=== BRIEF ===
Give back the full listing exactly, setting the pictures aside.

=== DATA SHOWN ===
*****

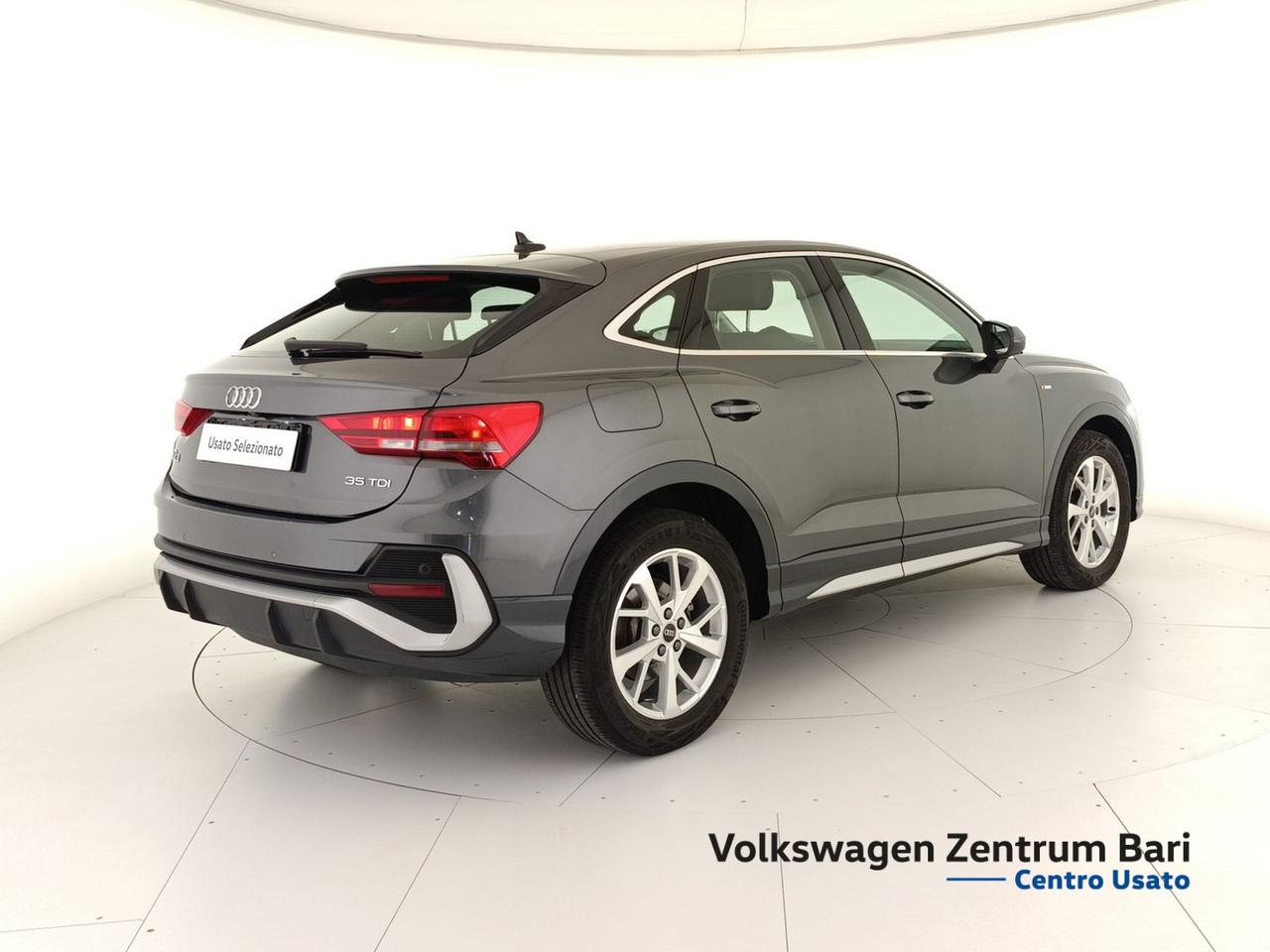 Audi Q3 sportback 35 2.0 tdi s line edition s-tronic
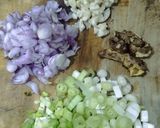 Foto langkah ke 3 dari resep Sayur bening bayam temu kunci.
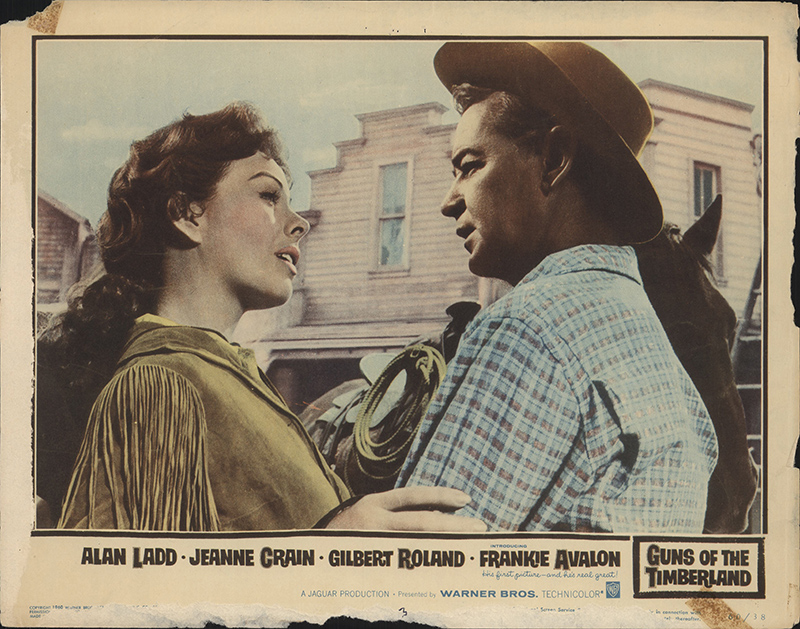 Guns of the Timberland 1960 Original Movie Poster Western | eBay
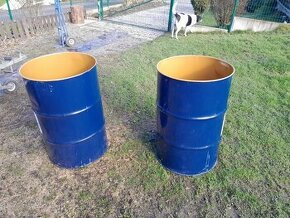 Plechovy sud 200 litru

*****

=== SOLUTION TO THIS EXERCISE ===
 Audi Q3 sportback 35 2.0 tdi s line edition s-tronic
 Foto langkah ke 3 dari resep Sayur bening bayam temu kunci.
 Guns of the Timberland 1960 Original Movie Poster Western | eBay
 Plechovy sud 200 litru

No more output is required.